Modern coding agents (like Claude Code) can read image files.
So I shaped the instructions like this.

Change the UI
Run npm run shots
Open the resulting e2e/__shots__/*.png and inspect them yourself
If something's broken, fix it and go back to 2
When nothing's broken, you're done

That alone flipped the behavior.

The agent would notice on its own — "the button is overflowing to the right" — add a max-width, shoot again, and report "fixed."
The visual-check rally a human used to run now closed up inside the loop.

Why it felt like 10x

The big win was fewer bounce-backs.

Before, every time I said "fix it," I had to open a browser and check.
One fix required one human eyeball pass.

After handing over the screenshot loop, the agent does several round trips by itself before bringing me "done."
Human verification dropped to a single pass at the end.

Nice side effects.

Easy-to-miss issues like dark-mode breakage get caught early
"It breaks at this width" gets preserved as a screenshot with its repro condition
Easy to paste before/after images during review
Showing an image beats explaining "center this" in prose

For the agent and for me, images turned out to be the strongest shared language.

Where it bit me

It's not magic, so a few caveats.

Timing.

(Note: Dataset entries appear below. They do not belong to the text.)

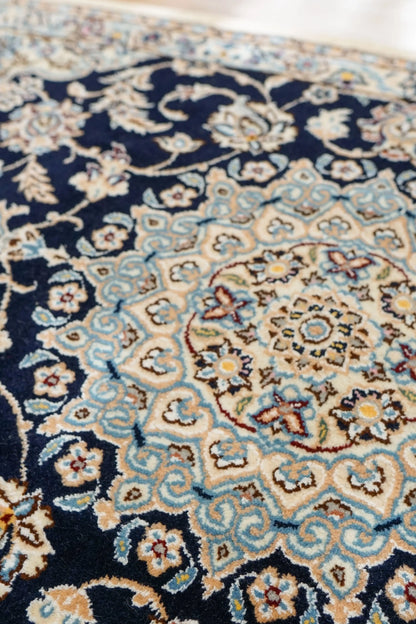  ペルシャ絨毯 ナイン産 121×79cm｜ネイビー基調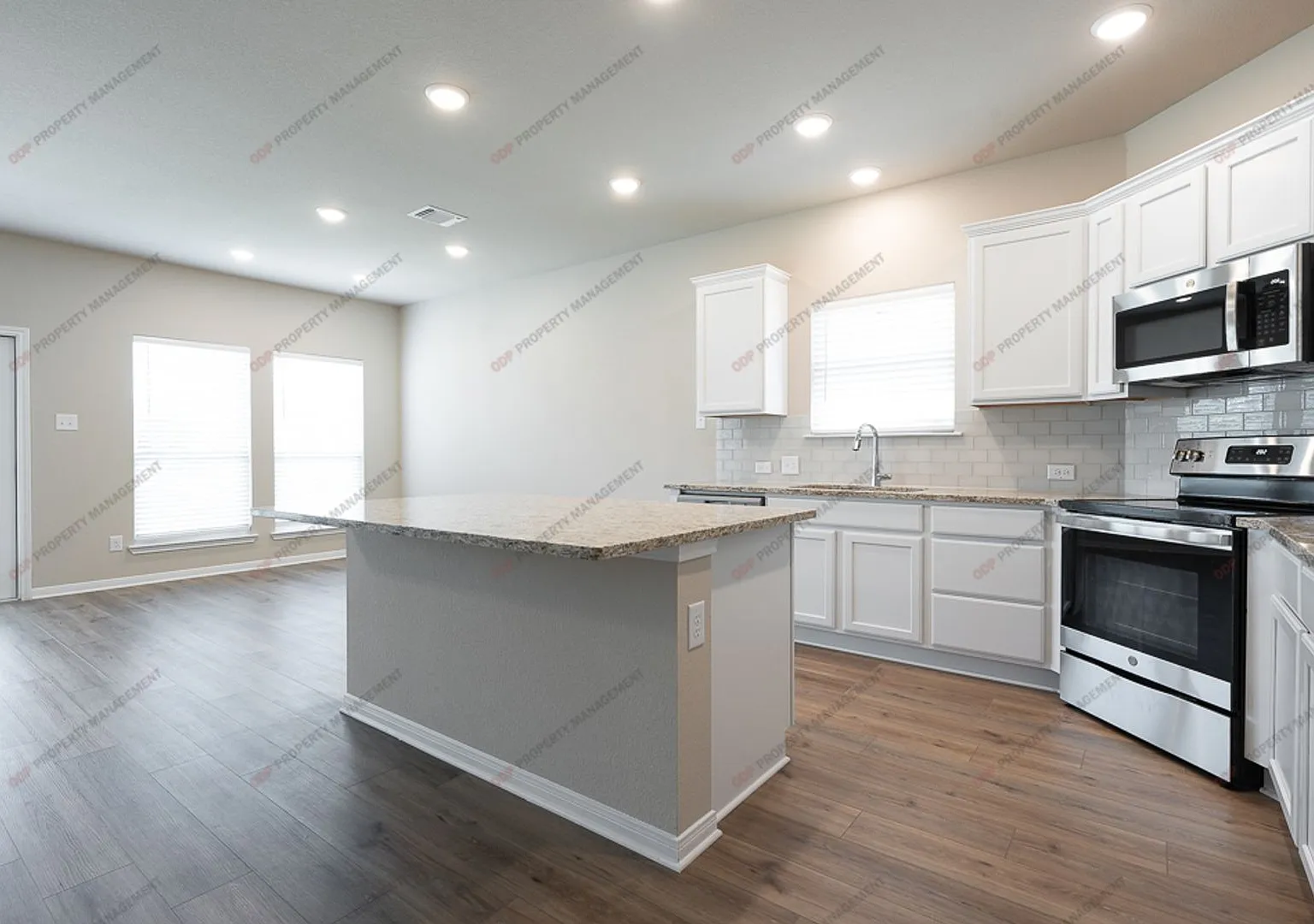 Available now! 4-Bedroom Home in Temple Fridge Included! — Photo 3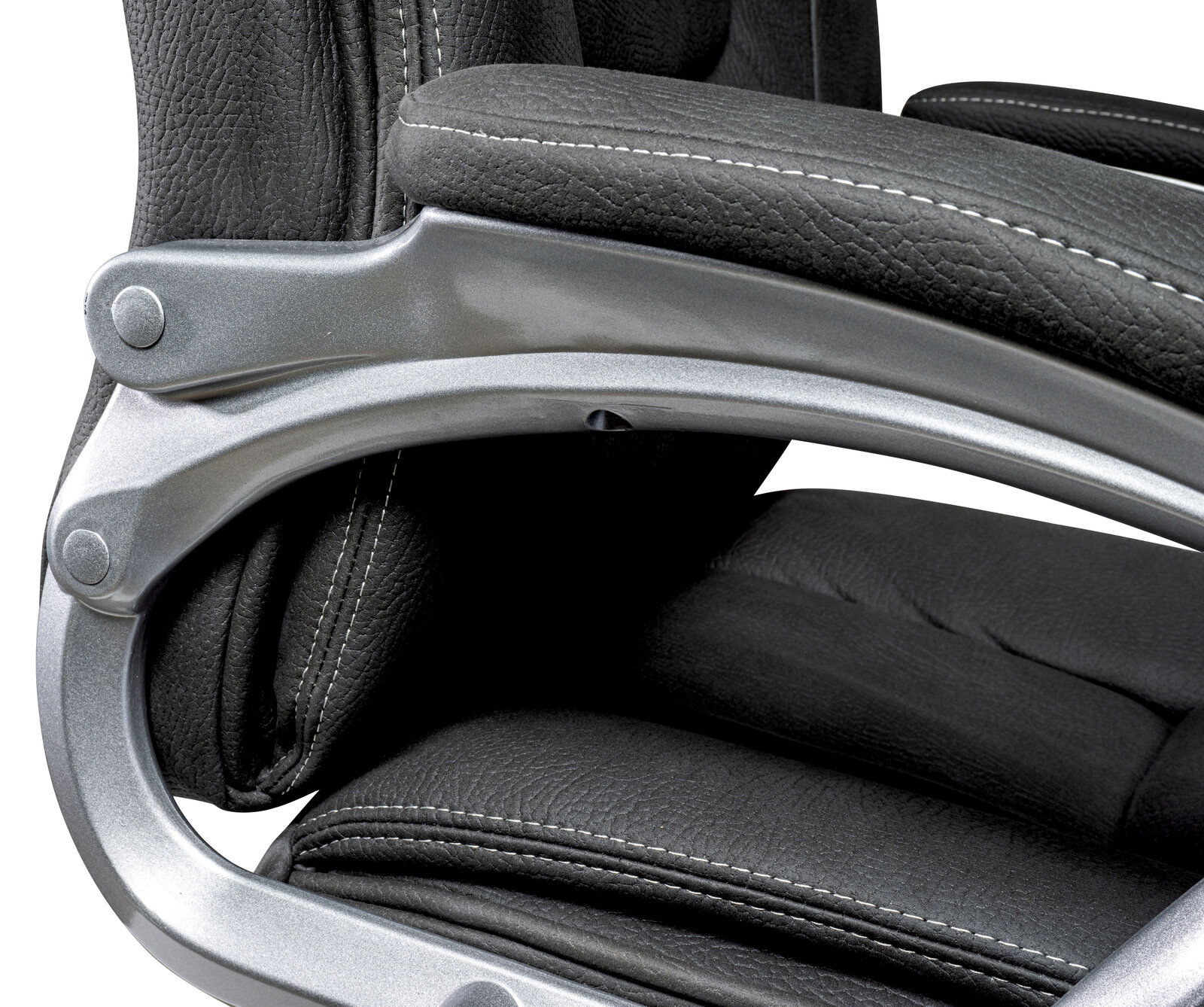 Nahaufnahme eines Chefsessels mit grauem Lederbezug und silbernen Armlehnen, seitliche Perspektive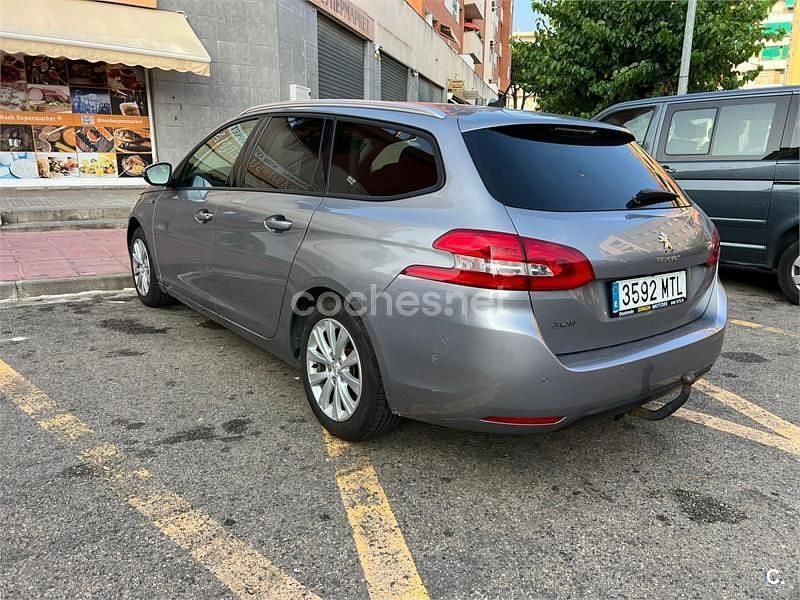 Usado Peugeot 308 Style 100 CV (73 kW) 2016 Gris / plata Berlina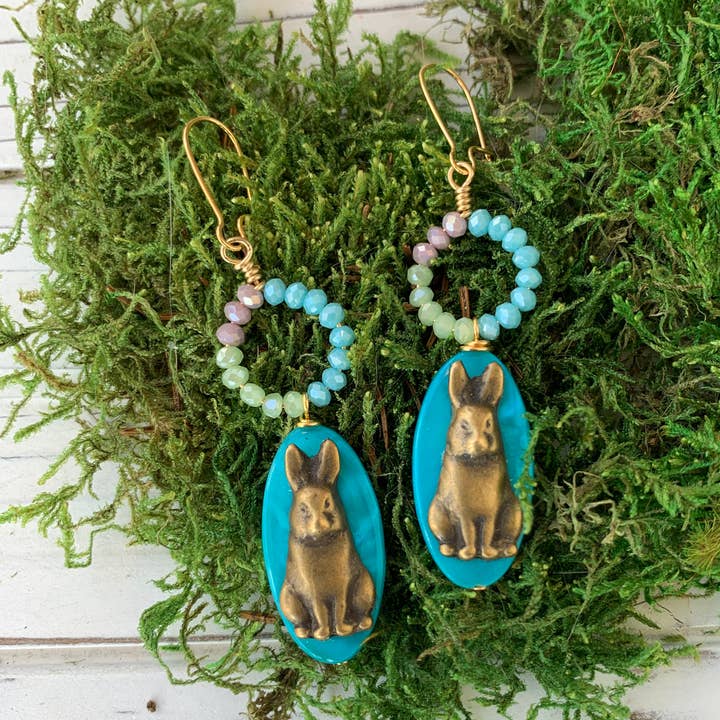 Boucles d'oreilles Twin Bunny pour la vente par Lenora Dame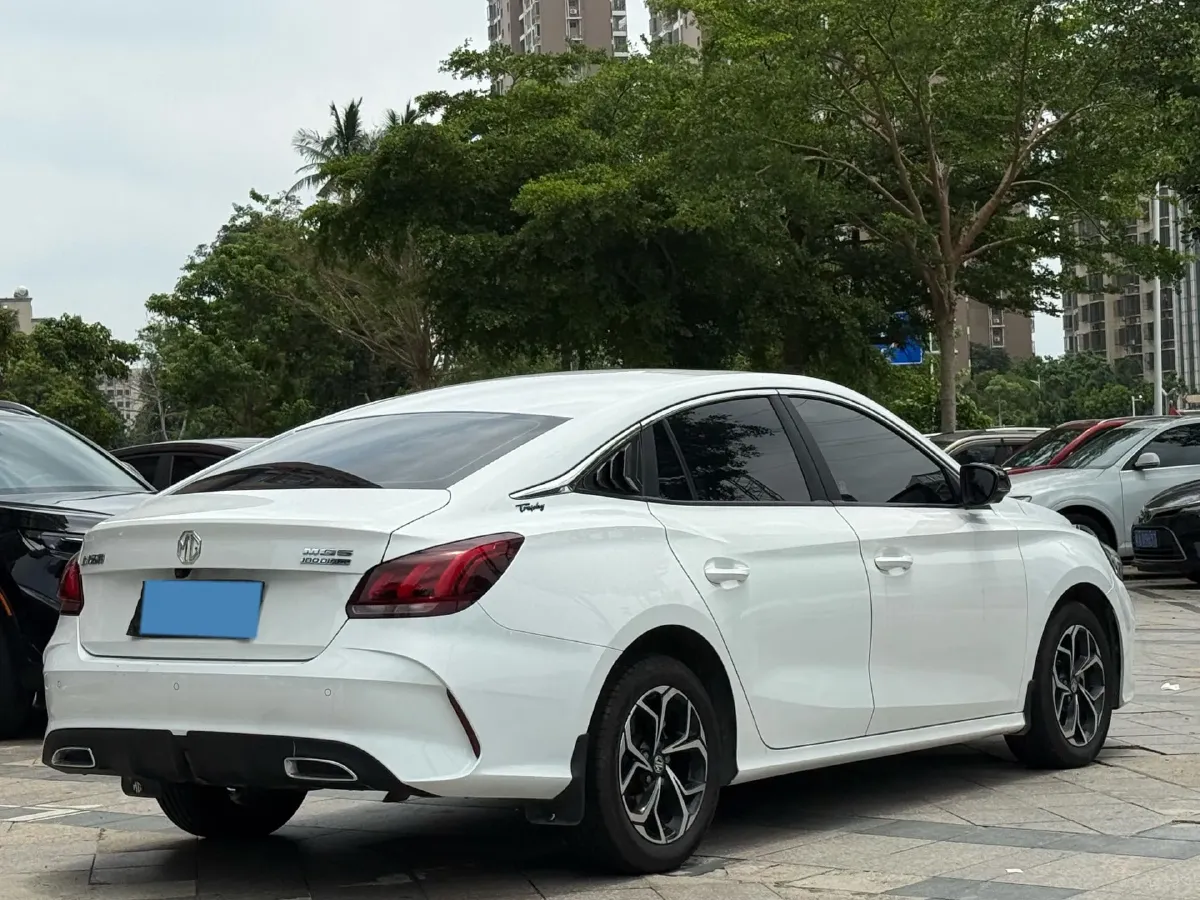 2022 MG 5 1.5L 120HP L4 CVT,autocango,china used car exporter,china ev exporter,chinese used car exporter,chinese used ev exporter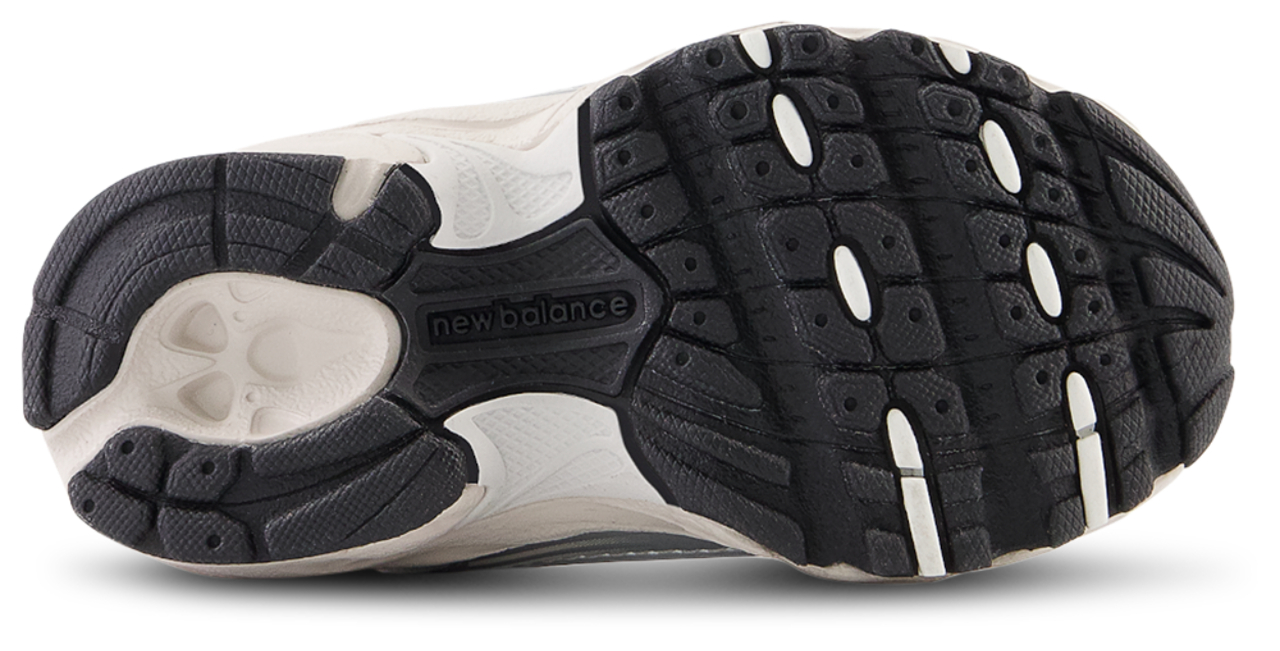New Balance 530  Image 4 of 4. Tap to open photo gallery.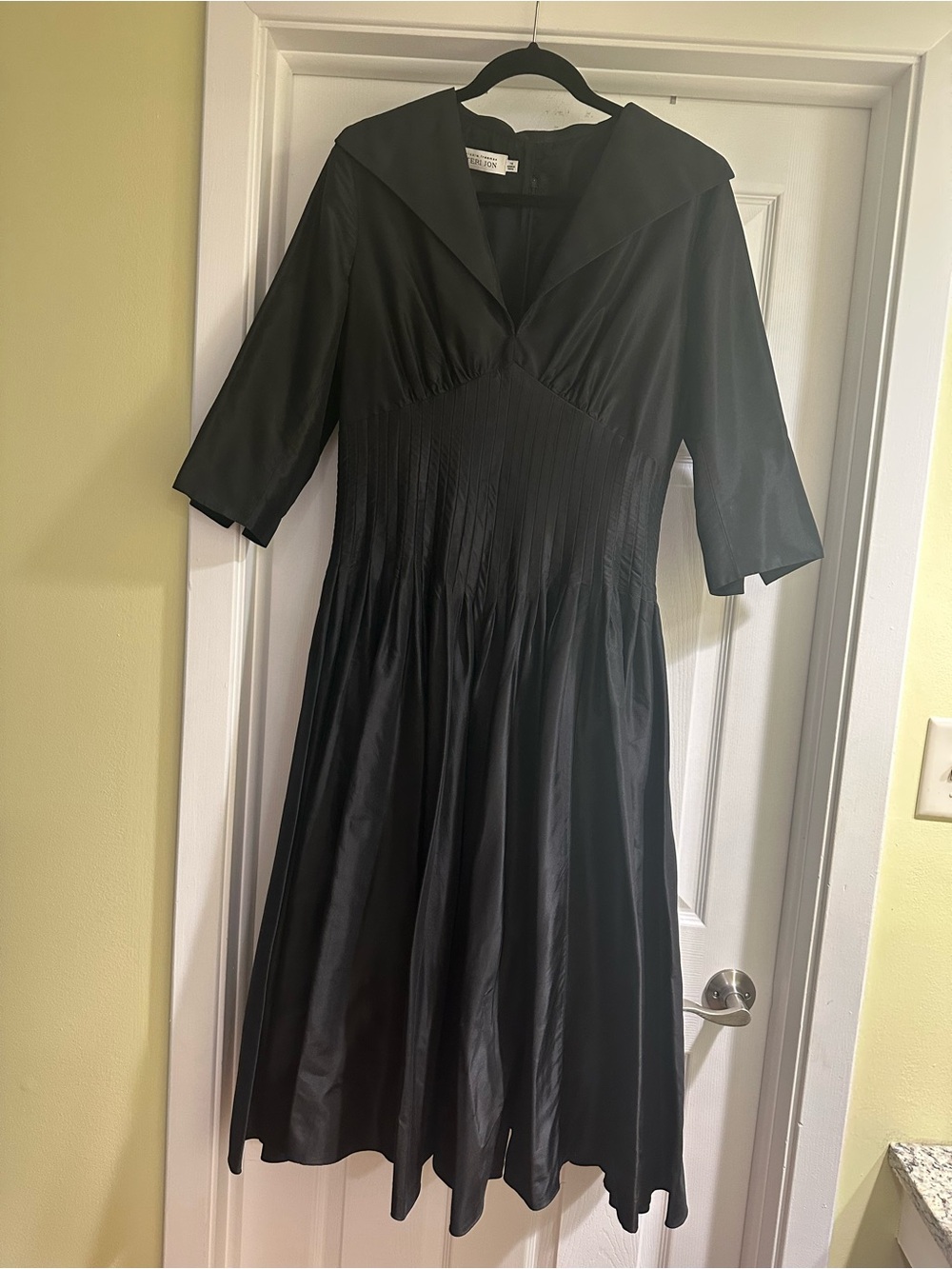 Teri Jon Black Midi Dress with V-Neck and Three-Quarter Sleeves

Shoot mid-animation or mid-font-load and you get flaky frames every time. Use waitForLoadState('networkidle'), and add explicit waits when needed.
Some diffs are better judged by a human. The agent is good at "is it broken," but "is it good design" is a different question. The last look is human.
Don't over-capture. Shooting every page × width × theme is slow, and too many images means you miss things. Start with the few that break easily.
You often don't need pixel-perfect comparison. Strict toHaveScreenshot() diffing is handy, but "shoot and eyeball it" is plenty effective to begin with.

Wrap-up

The reason fixing UI breakage hurt was that the agent wasn't looking at the screen.

You don't need a grand E2E setup. Just hand it the minimal loop: take a screenshot, show it back to the agent.
That alone closed the fix cycle inside the agent and made it feel 10x easier.

If you're leaning on an agent for frontend and struggling with breakage, it's worth starting with a single Playwright shot.